EXERCISE A -> In the forum thread about the cat Belle's breed, what did some people tell BigPapa L that Belle looks like she has in her?
EXERCISE B -> Write the next part of the forum thread about the cat Belle's breed, starting after its last line.

# What Breed



## BigPapa L (Mar 29, 2009)

What breed(s) do you think my cat Belle is? 
http://i716.photobucket.com/albums/ww16 ... 000174.jpg


----------



## TerriNye (Mar 4, 2009)

A domestic longhair. If a kitty doesn't come with papers usually it's not a specific breed - it can "look like" certain breeds but I would not consider it one. She's cute and looks well cared!

Terri


----------



## BigPapa L (Mar 29, 2009)

TerriNye said:


> A domestic longhair. If a kitty doesn't come with papers usually it's not a specific breed - it can "look like" certain breeds but I would not consider it one. She's cute and looks well cared!
> 
> Terri


She surely is; I love that cat. But I still would like to get an idea. Some people told me she looks like she has some ragdoll in her. If it helps identify the breed at all, she purrs and meows very loudly.


----------



## marie73 (Jul 12, 2006)

What a gorgeous cat, very unique coloring!


----------



## Bethany (Jul 19, 2006)

GIVEN DATA ->

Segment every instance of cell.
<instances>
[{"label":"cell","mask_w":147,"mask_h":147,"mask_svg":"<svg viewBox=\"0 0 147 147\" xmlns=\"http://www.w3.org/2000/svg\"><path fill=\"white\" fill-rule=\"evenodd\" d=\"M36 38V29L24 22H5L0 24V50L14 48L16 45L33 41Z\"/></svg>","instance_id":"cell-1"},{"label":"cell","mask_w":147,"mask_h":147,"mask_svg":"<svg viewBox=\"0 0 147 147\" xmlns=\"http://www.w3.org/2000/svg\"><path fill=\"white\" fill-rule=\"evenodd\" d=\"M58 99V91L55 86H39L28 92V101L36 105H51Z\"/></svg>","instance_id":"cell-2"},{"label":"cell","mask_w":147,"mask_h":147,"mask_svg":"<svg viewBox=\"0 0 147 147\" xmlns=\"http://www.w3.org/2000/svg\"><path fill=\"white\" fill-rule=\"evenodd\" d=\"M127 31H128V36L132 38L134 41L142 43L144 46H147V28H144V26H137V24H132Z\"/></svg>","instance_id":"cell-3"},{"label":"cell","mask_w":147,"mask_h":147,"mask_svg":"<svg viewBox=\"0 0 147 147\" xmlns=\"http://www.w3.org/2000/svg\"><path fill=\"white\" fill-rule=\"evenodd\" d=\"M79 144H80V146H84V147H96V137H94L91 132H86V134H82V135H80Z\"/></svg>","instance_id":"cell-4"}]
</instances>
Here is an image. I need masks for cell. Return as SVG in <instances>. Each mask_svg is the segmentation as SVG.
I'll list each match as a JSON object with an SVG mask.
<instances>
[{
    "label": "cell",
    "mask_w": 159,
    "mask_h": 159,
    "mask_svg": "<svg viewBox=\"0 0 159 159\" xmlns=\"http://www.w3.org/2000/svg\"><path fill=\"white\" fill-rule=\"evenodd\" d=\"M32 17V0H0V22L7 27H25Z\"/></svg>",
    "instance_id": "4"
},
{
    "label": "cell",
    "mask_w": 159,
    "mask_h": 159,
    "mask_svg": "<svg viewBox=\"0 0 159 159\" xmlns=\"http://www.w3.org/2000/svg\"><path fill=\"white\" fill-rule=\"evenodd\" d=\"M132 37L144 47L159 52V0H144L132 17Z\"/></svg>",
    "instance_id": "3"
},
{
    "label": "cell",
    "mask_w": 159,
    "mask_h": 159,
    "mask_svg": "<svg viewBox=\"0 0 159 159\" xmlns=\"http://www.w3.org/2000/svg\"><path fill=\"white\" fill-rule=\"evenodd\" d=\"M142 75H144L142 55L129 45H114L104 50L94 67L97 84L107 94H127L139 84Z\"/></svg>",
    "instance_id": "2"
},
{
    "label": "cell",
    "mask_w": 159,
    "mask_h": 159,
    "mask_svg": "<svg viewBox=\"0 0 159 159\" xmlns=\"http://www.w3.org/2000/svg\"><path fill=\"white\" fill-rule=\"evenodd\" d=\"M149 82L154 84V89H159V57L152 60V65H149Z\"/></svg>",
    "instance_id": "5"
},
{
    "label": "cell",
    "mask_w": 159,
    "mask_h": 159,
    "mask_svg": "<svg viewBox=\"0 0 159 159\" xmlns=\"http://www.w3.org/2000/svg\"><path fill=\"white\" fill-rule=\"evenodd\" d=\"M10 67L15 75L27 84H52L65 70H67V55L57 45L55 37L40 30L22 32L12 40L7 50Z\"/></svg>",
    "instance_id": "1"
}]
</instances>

FINAL RESULT A -> Some ragdoll.

FINAL RESULT B ->
I'm afraid there's really no way to tell. When I was growing up we had a cat who was half Siamese. (That is, her mother was purebred and got out one night...) She looked half Siamese in the sense that she had blue eyes and points. However, one of her littermates was a fluffy black tuxedo kitten. The tuxedo littermate was just as half-Siamese as Farrah, but you sure couldn't tell by looking at her!

So even the kittens of a purebred cat can look nothing like the purebred mother, let alone any generations further removed than that. There's pretty much no way to know what she is besides very pretty.


----------



## BigPapa L (Mar 29, 2009)

Well that's ok. I love her no matter what shes got in her. We got her at a humane society when she was six minths old, and they said they caught her when she was about 2 months, but had no idea what breed she was either.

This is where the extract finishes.